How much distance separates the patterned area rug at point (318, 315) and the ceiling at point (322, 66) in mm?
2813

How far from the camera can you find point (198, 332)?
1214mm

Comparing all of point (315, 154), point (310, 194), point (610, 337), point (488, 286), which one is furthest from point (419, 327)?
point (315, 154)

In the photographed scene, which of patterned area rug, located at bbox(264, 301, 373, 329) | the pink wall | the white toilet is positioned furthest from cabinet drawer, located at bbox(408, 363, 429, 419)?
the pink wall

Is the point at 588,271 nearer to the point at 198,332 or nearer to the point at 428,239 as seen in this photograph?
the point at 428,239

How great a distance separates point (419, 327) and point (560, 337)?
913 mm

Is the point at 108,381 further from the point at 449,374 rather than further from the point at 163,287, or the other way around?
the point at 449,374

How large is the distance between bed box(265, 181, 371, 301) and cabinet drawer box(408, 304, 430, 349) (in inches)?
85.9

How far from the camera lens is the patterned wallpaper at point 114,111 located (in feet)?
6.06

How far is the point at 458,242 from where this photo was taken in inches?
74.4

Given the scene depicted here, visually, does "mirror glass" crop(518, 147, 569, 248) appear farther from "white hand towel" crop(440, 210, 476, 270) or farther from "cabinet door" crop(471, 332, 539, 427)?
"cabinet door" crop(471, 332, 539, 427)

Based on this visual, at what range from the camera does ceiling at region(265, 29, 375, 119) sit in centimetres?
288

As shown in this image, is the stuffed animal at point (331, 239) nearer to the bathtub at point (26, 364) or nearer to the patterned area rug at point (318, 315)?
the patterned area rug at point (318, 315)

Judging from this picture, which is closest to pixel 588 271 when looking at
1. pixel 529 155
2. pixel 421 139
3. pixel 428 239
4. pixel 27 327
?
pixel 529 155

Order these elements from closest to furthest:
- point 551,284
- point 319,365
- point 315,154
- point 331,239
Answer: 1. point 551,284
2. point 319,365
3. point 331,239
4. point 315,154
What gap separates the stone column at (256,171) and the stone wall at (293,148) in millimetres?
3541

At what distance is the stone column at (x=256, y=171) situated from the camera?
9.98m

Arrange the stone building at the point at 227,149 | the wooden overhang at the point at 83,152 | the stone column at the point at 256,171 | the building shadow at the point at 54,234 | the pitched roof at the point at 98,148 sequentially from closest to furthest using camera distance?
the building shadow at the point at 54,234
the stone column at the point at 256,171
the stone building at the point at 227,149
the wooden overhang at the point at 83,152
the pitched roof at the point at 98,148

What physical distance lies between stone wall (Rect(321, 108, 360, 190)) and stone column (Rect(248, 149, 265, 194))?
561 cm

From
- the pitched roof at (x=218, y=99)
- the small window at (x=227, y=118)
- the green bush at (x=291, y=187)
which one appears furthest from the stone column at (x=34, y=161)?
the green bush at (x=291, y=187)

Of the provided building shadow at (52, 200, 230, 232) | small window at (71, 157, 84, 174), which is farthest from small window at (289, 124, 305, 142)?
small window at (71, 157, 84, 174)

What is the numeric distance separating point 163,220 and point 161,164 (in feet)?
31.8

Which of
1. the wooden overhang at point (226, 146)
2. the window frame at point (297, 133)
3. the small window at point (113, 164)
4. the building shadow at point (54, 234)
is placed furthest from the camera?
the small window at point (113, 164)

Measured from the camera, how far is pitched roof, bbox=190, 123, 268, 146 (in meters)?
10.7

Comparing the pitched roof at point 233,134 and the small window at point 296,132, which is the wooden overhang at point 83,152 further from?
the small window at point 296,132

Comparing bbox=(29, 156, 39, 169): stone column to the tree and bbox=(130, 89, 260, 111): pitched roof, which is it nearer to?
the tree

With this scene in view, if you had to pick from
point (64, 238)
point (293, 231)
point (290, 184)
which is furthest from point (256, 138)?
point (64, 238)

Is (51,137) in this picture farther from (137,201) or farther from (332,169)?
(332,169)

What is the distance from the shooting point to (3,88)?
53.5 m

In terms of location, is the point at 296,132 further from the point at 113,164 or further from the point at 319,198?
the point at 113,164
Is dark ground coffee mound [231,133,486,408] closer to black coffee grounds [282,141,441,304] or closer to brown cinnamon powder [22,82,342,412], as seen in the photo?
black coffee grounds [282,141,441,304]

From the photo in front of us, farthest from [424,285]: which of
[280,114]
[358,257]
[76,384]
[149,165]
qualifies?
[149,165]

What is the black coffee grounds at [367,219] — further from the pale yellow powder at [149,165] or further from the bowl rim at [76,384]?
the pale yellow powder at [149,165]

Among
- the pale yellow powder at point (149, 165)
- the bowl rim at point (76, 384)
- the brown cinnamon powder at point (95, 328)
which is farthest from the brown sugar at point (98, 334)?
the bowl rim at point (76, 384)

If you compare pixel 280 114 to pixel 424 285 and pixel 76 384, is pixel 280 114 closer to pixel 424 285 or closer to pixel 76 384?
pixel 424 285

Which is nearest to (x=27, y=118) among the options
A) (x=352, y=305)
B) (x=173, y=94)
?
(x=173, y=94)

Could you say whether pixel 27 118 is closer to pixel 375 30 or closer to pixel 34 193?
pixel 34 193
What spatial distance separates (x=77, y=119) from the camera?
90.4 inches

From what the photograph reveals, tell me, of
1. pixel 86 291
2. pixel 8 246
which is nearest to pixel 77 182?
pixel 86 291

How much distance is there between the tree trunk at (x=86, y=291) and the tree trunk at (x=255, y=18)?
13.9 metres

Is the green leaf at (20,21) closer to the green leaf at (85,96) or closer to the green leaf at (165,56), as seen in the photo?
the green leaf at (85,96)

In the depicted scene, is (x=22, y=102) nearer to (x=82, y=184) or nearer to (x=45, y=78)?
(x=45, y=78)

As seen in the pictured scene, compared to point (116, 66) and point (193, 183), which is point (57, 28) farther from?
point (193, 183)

*****

◆ **Job**
Reproduce every row above word for word, keeping its original line breaks.

◆ **Answer for the task**
How much distance separates the patterned area rug at point (318, 315) and the ceiling at point (322, 66) in mm?
2813

How far from the camera can you find point (198, 332)?
1214mm

Comparing all of point (315, 154), point (310, 194), point (610, 337), point (488, 286), which one is furthest from point (419, 327)?
point (315, 154)

In the photographed scene, which of patterned area rug, located at bbox(264, 301, 373, 329) | the pink wall | the white toilet is positioned furthest from cabinet drawer, located at bbox(408, 363, 429, 419)?
the pink wall

Is the point at 588,271 nearer to the point at 198,332 or nearer to the point at 428,239 as seen in this photograph?
the point at 428,239

How great a distance separates point (419, 327) and point (560, 337)?
913 mm

Is the point at 108,381 further from the point at 449,374 rather than further from the point at 163,287, or the other way around?
the point at 449,374

How large is the distance between bed box(265, 181, 371, 301) and cabinet drawer box(408, 304, 430, 349) (in inches)?
85.9

How far from the camera lens is the patterned wallpaper at point 114,111 located (in feet)?
6.06

How far is the point at 458,242 from where this photo was taken in inches?
74.4

Given the scene depicted here, visually, does "mirror glass" crop(518, 147, 569, 248) appear farther from "white hand towel" crop(440, 210, 476, 270) or farther from "cabinet door" crop(471, 332, 539, 427)?
"cabinet door" crop(471, 332, 539, 427)

Based on this visual, at what range from the camera does ceiling at region(265, 29, 375, 119) sit in centimetres?
288

As shown in this image, is the stuffed animal at point (331, 239) nearer to the bathtub at point (26, 364) or nearer to the patterned area rug at point (318, 315)?
the patterned area rug at point (318, 315)

Judging from this picture, which is closest to pixel 588 271 when looking at
1. pixel 529 155
2. pixel 421 139
3. pixel 428 239
4. pixel 27 327
?
pixel 529 155

Order these elements from closest to furthest:
- point 551,284
- point 319,365
- point 315,154
- point 331,239
Answer: 1. point 551,284
2. point 319,365
3. point 331,239
4. point 315,154
What gap separates the stone column at (256,171) and the stone wall at (293,148) in millimetres?
3541

At what distance is the stone column at (x=256, y=171) situated from the camera?
9.98m

Arrange the stone building at the point at 227,149 | the wooden overhang at the point at 83,152 | the stone column at the point at 256,171 | the building shadow at the point at 54,234 | the pitched roof at the point at 98,148 sequentially from closest to furthest using camera distance?
the building shadow at the point at 54,234
the stone column at the point at 256,171
the stone building at the point at 227,149
the wooden overhang at the point at 83,152
the pitched roof at the point at 98,148

What physical distance lies between stone wall (Rect(321, 108, 360, 190)) and stone column (Rect(248, 149, 265, 194))?
561 cm

From
- the pitched roof at (x=218, y=99)
- the small window at (x=227, y=118)
- the green bush at (x=291, y=187)
which one appears furthest from the stone column at (x=34, y=161)?
the green bush at (x=291, y=187)

Of the provided building shadow at (52, 200, 230, 232) | small window at (71, 157, 84, 174), which is farthest from small window at (289, 124, 305, 142)?
small window at (71, 157, 84, 174)

What is the numeric distance separating point 163,220 and point 161,164 (in feet)?
31.8

Which of
1. the wooden overhang at point (226, 146)
2. the window frame at point (297, 133)
3. the small window at point (113, 164)
4. the building shadow at point (54, 234)
is placed furthest from the camera?
the small window at point (113, 164)

Measured from the camera, how far is pitched roof, bbox=190, 123, 268, 146 (in meters)?
10.7

Comparing the pitched roof at point 233,134 and the small window at point 296,132, which is the wooden overhang at point 83,152 further from?
the small window at point 296,132

Comparing bbox=(29, 156, 39, 169): stone column to the tree and bbox=(130, 89, 260, 111): pitched roof, which is it nearer to?
the tree

With this scene in view, if you had to pick from
point (64, 238)
point (293, 231)
point (290, 184)
which is furthest from point (256, 138)?
point (64, 238)

Is (51,137) in this picture farther from (137,201) or farther from (332,169)?
(332,169)

What is the distance from the shooting point to (3,88)?
53.5 m

In terms of location, is the point at 296,132 further from the point at 113,164 or further from the point at 319,198?
the point at 113,164
Is dark ground coffee mound [231,133,486,408] closer to black coffee grounds [282,141,441,304] or closer to brown cinnamon powder [22,82,342,412], as seen in the photo?
black coffee grounds [282,141,441,304]

From the photo in front of us, farthest from [424,285]: which of
[280,114]
[358,257]
[76,384]
[149,165]
qualifies?
[149,165]

What is the black coffee grounds at [367,219] — further from the pale yellow powder at [149,165] or further from the bowl rim at [76,384]?
the pale yellow powder at [149,165]

Among
- the pale yellow powder at point (149, 165)
- the bowl rim at point (76, 384)
- the brown cinnamon powder at point (95, 328)
which is farthest from the brown sugar at point (98, 334)?
the bowl rim at point (76, 384)

If you compare pixel 280 114 to pixel 424 285 and pixel 76 384, is pixel 280 114 closer to pixel 424 285 or closer to pixel 76 384?
pixel 424 285

Which is nearest to (x=27, y=118) among the options
A) (x=352, y=305)
B) (x=173, y=94)
?
(x=173, y=94)

Could you say whether pixel 27 118 is closer to pixel 375 30 or closer to pixel 34 193?
pixel 34 193
What spatial distance separates (x=77, y=119) from the camera?
90.4 inches

From what the photograph reveals, tell me, of
1. pixel 86 291
2. pixel 8 246
which is nearest to pixel 77 182?
pixel 86 291

How much distance is there between the tree trunk at (x=86, y=291) and the tree trunk at (x=255, y=18)?
13.9 metres

Is the green leaf at (20,21) closer to the green leaf at (85,96) or closer to the green leaf at (165,56), as seen in the photo?
the green leaf at (85,96)

In the depicted scene, is (x=22, y=102) nearer to (x=82, y=184) or nearer to (x=45, y=78)?
(x=45, y=78)

As seen in the pictured scene, compared to point (116, 66) and point (193, 183), which is point (57, 28) farther from?
point (193, 183)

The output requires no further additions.